With local council elections to open for voting in just a few days, the race is on to see who will become the next generation of local body politicians.
Raniera Pene and Jonaan Mcleod are two young up-and-comers from Labour who are standing for the Manurewa Local Board, an area that has a large number of Māori but few Māori representatives.
Mcleod says Māoritanga is embedded in her, and her community of Manurewa.
"My values are steeped in tangata whenua and being Māori, and working in kaupapa Māori. So that's the fabric I come from."
Manurewa has a large population of Māori and Pasifika who have lived in Manurewa for generations but very rarely does that translate to those voted onto the local board. Mcleod is "born-and-bred" Manurewa, and she wants those on the board to reflect her community.
"We have a large amount of Māori and Pasifika people running this year. So our community can actually see themselves now, and I think it's time and the tide has turned to the point where they are able to see themselves reflected in the people who are running."

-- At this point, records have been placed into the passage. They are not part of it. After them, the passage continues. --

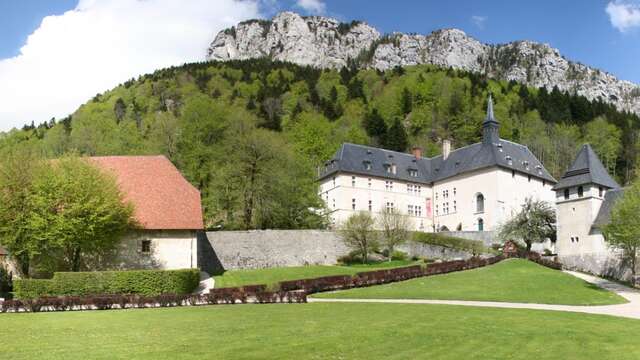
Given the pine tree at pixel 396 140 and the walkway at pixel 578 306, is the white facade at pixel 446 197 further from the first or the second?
the walkway at pixel 578 306

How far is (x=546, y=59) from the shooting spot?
17812 cm

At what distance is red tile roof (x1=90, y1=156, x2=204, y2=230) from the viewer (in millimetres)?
37031

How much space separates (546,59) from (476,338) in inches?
7068

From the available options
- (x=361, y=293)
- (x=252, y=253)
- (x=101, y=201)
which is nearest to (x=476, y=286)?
(x=361, y=293)

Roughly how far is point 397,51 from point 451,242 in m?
142

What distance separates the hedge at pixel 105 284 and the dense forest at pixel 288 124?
19472 mm

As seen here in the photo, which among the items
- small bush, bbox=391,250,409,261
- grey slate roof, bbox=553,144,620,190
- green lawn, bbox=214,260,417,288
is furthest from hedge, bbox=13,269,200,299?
grey slate roof, bbox=553,144,620,190

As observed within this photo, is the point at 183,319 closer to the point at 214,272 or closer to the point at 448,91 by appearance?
the point at 214,272

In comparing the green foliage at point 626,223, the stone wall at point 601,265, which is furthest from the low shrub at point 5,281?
the stone wall at point 601,265

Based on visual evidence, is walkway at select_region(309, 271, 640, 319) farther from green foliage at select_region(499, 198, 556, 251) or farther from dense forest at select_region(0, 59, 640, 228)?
dense forest at select_region(0, 59, 640, 228)

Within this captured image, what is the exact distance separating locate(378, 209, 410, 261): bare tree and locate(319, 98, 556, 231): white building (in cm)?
1384

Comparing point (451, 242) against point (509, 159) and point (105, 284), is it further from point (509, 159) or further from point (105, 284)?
point (105, 284)

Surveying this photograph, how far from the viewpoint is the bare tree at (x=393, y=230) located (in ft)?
163

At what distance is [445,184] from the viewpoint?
72.8 m
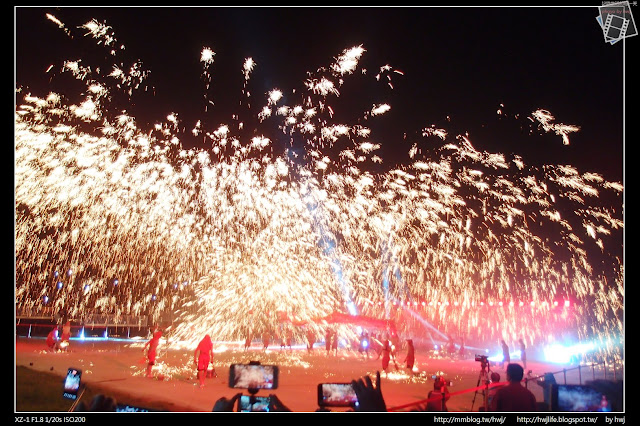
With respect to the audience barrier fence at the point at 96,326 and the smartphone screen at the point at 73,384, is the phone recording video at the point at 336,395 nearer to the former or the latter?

Raniera Pene has long ties to the community, and he says the issues he is seeing is "the usual suspects".
"To be able to influence and advocate for some of the needs we are seeing here in the community like homelessness and housing continues to be a huge issue here."

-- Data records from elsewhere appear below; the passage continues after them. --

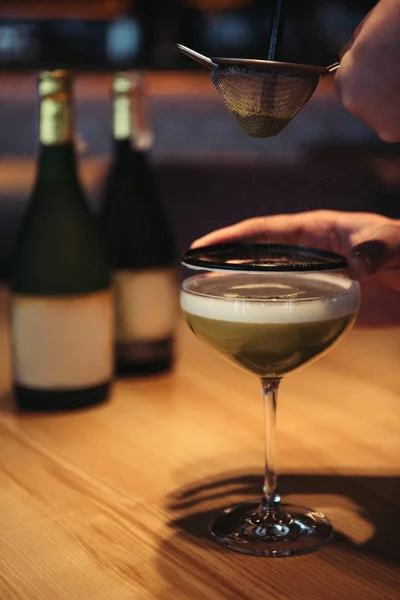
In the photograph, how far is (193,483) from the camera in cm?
90

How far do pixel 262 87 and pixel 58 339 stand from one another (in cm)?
45

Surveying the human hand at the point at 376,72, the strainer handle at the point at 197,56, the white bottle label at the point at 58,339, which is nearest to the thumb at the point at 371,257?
the human hand at the point at 376,72

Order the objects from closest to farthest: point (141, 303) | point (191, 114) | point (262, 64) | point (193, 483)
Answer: point (262, 64) < point (193, 483) < point (141, 303) < point (191, 114)

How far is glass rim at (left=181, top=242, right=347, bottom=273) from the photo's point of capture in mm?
768

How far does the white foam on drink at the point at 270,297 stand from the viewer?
0.79m

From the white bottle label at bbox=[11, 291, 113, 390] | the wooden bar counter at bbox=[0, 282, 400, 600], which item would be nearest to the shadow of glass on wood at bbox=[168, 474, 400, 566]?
the wooden bar counter at bbox=[0, 282, 400, 600]

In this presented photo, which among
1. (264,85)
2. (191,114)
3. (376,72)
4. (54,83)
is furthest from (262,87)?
(191,114)

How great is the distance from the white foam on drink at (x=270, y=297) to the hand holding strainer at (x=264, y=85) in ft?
0.49

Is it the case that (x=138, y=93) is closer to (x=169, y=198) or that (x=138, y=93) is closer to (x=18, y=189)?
(x=169, y=198)

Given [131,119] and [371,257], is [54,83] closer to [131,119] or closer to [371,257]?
[131,119]

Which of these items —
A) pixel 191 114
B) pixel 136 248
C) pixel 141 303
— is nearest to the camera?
pixel 141 303

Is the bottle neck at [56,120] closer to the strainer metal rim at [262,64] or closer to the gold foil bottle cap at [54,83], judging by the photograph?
the gold foil bottle cap at [54,83]

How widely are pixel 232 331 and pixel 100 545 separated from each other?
0.22 meters

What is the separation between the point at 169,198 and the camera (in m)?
2.46
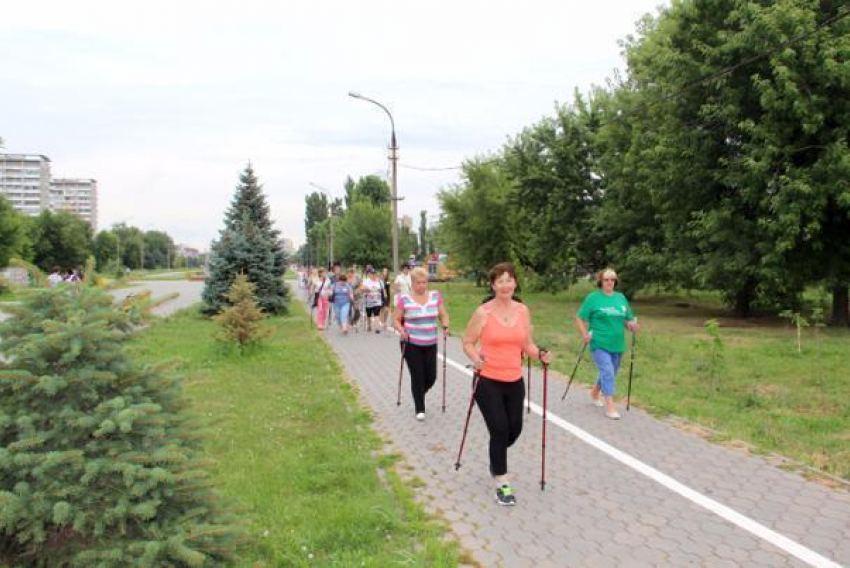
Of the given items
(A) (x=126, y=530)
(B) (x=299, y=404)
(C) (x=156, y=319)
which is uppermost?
(C) (x=156, y=319)

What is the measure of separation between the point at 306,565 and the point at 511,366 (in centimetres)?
215

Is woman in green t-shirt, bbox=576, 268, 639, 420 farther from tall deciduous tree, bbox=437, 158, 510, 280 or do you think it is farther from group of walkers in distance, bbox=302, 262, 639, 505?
tall deciduous tree, bbox=437, 158, 510, 280

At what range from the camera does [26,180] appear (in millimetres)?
165875

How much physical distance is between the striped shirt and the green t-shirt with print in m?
1.69

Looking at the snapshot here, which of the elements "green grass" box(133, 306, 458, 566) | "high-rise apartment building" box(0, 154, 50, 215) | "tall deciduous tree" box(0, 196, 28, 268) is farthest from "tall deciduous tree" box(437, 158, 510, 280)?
"high-rise apartment building" box(0, 154, 50, 215)

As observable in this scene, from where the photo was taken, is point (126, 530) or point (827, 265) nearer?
point (126, 530)

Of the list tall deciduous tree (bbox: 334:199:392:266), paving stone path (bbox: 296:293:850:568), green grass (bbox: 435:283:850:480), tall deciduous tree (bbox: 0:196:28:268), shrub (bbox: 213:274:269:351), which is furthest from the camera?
tall deciduous tree (bbox: 334:199:392:266)

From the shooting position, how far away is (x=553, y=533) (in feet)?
15.3

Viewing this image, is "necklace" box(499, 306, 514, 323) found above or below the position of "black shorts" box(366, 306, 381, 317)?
above

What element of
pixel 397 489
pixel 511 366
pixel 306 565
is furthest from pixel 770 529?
pixel 306 565

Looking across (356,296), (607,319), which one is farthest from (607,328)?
(356,296)

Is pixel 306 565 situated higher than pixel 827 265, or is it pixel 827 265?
pixel 827 265

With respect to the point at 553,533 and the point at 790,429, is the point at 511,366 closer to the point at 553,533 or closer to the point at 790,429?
the point at 553,533

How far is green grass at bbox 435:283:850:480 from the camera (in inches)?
285
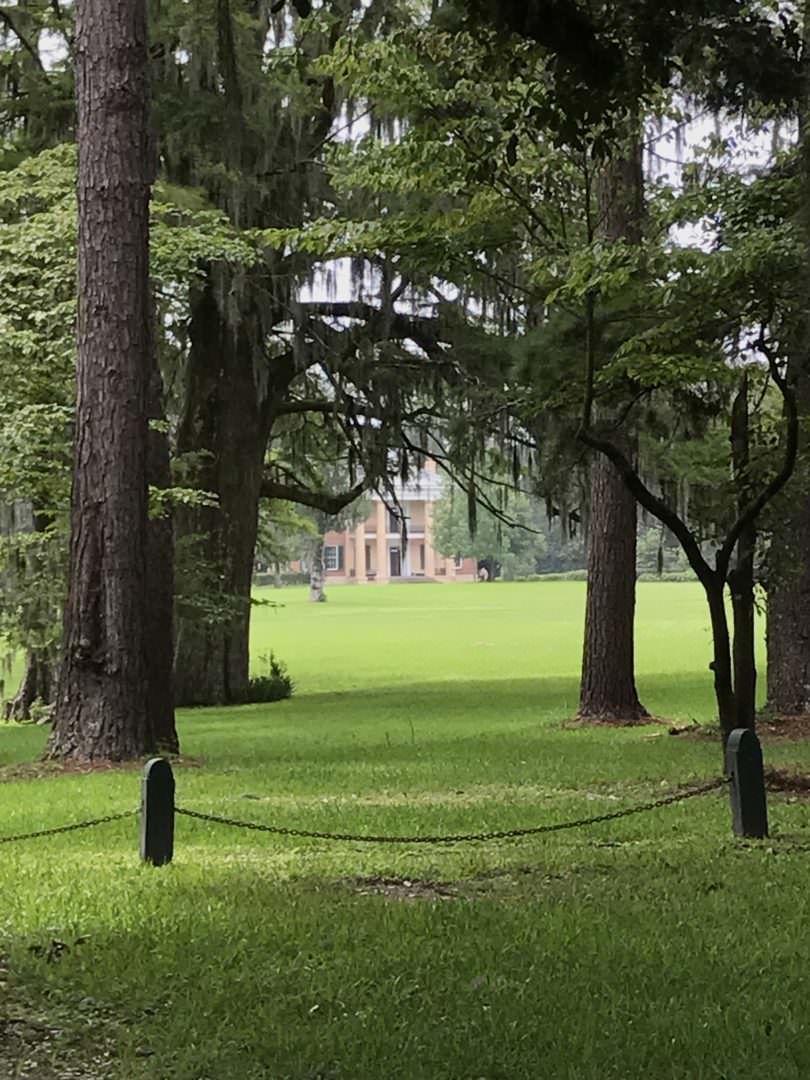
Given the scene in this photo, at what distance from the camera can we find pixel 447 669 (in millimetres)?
31266

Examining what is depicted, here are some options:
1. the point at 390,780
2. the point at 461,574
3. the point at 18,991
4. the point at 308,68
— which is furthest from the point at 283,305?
the point at 461,574

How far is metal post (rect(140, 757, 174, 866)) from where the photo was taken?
5.99 m

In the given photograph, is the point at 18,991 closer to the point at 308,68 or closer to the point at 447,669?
the point at 308,68

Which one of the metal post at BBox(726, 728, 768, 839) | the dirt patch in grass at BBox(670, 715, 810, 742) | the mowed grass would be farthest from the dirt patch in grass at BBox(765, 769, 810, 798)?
the dirt patch in grass at BBox(670, 715, 810, 742)

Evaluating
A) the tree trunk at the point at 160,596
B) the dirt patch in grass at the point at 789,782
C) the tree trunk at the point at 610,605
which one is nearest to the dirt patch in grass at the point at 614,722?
the tree trunk at the point at 610,605

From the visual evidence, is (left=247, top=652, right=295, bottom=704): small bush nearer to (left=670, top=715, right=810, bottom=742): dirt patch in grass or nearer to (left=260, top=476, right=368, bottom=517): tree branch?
(left=260, top=476, right=368, bottom=517): tree branch

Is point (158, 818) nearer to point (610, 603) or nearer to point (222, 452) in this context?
point (610, 603)

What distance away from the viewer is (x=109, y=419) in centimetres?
1071

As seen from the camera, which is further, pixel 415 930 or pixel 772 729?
pixel 772 729

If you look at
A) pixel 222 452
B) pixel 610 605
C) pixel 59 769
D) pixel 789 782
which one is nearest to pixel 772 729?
pixel 610 605

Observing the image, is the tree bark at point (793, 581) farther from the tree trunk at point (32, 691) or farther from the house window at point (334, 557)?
the house window at point (334, 557)

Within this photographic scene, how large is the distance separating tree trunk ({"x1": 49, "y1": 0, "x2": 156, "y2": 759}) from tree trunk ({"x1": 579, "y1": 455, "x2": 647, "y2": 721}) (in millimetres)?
5443

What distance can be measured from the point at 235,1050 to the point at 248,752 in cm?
937

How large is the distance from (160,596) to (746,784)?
24.8 feet
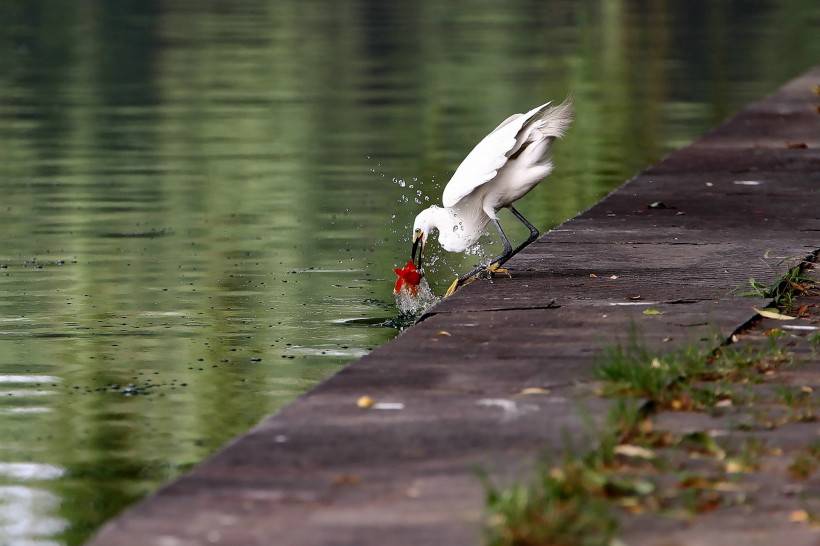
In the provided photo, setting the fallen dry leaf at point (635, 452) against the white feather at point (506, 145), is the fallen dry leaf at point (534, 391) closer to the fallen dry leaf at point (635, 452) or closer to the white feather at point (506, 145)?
the fallen dry leaf at point (635, 452)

"Over 40% of the community here in Manurewa are under the age of 25, and so when you look at the current local board plan, there isn't any explicit outline in terms of providing outcomes for our rangatahi in Manurewa."
Mcleod believes that having ties to Labour will ultimately benefit the community.
"I see opportunity with our central government MPs at the moment and the headway that they're making for us at a national level, and my hope is that at a local level, we can weave together and create that same headway in Manurewa."